It can classify a variety of phishing websites, and output the results by type, region, industry and other dimensions.
The domain name is analyzed in the intelligent way of autonomous learning.
1) Research and judge the domain name features: extracts and analyzes domain name semantics and page structure based on page code;
2) Feature training and strengthening: using historical data, unsupervised training and strengthening of domain name features are carried out;
3) Self updating mechanism: the trained features are added to the system by the self updating mechanism for subsequent detection.
Comprehensive, generalized black and white list are supported to meet the needs of different identification research.
Whitelist: it includes not only the domain names of mainstream websites, but also the sub domain names; according to the separation of dynamic and static contents, various images, audio and video domain names of mainstream websites are added to the whitelist.
Blacklist: including illegal and malicious website domain name, ISP service provider, domain name registrant, domain name contact person, IP and geographical location.
Grey list: Based on the access threshold, the grey list is distinguished. Through the domain name characteristics and source sensitive content, the grey list is studied and judged.
1) Intelligent research and judgment
Intelligent research and judgment on the trend of malicious websites, master the global network security situation, and solve the problem of low efficiency of traditional website security detection products.
2) Focus on business
In order to solve the passive problem of traditional website detection and identification, we use machine learning and other technologies to conduct in-depth security examination and perception of traffic URL from the aspects of business attribute and importance.
3) unified management
Integrating threat intelligence database, unified management of URL features, establishing website threat view, to solvie the problem that malicious website threat information is not commonly used.
4) Support multi-source data
Support IDC data, metrometropolitan area network data, CDN data, Internet log and other data sources.
5) flexible configurable architecture
Hadoop + streaming processing is taken as the overall big data technology architecture.
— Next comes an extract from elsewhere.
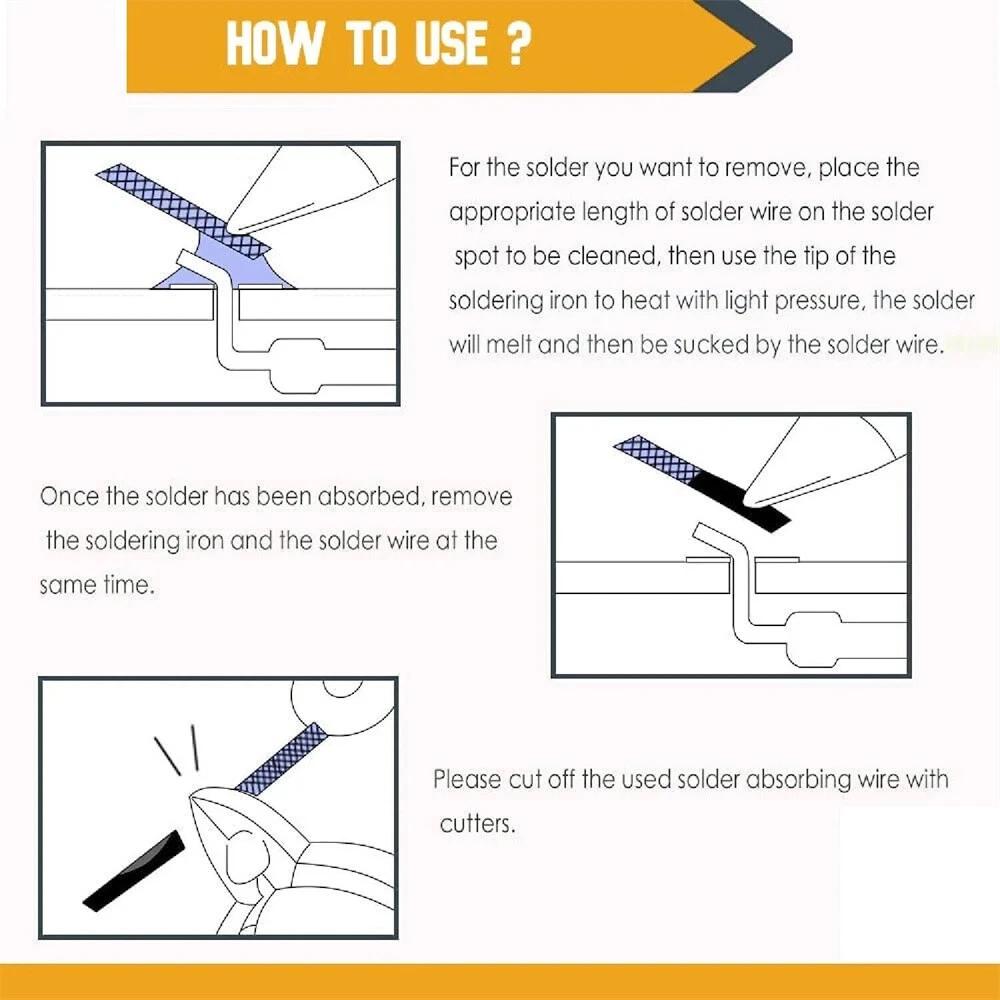 HOW TO USE ?

For the solder you want to remove, place the appropriate length of solder wire on the solder spot to be cleaned, then use the tip of the soldering iron to heat with light pressure, the solder will melt and then be sucked by the solder wire.

Once the solder has been absorbed, remove the soldering iron and the solder wire at the same time.

Please cut off the used solder absorbing wire with cutters.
At the same time, it has the feature of loose coupling in the functional modules. In addition, the product supports local or cloud deployment.
6) Intelligent multilayer filtering
Supports black and white list matching, DGA algorithm detection, domain name feature recognition.
7) Autonomous Learning Mechanism
It has the mechanism of feature extraction, key information research and judgment, feature strengthening training and independent updating.
8) Multidimensional result output
Supports result output by type, industry object and region.
The core functions of this product are as follows:
1) Data preprocessing
Cleaning, de duplication, alignment, data caching and standardized storage operations are performed for the massive data accessed; various data forms such as online log, real-time traffic, system log, CDN cache are supported.
2) Online quick analysis
With Storm stream processing technology as the core, combined with Threat Intelligence Database, the links in massive data are identified and analyzed.
3) Offline intelligent learning
Build a multi-layer machine learning model; quantify the features of the grey data to be checked, combine natural semantics, page elements, etc. for feature extraction and rule generation; implement a "self-update, self-learning" detection mechanism.
Taking "big data security analysis and artificial intelligence technology" as the core, more active and intelligent discovery and identification of various phishing website core technologies are as follows.
1) Big data security analysis technology
Based on big data analysis technology, detect and correlate various types of traffic and phishing website content in logs;
Combined with business scenarios, to achieve a comprehensive perception of phishing websites;
Through the deep correlation with threat intelligence, the APT's advanced persistent threats can be identified on the outreach website.
2) Artificial intelligence technology
Using artificial intelligence technology to continuously discover and extract the characteristics of phishing websites;
Combined the characteristics to continuously iterate and optimize the analysis and recognition rules to meet the security requirements of various business scenarios;
Combined with big data security analysis, providing intelligent security analysis products and security services.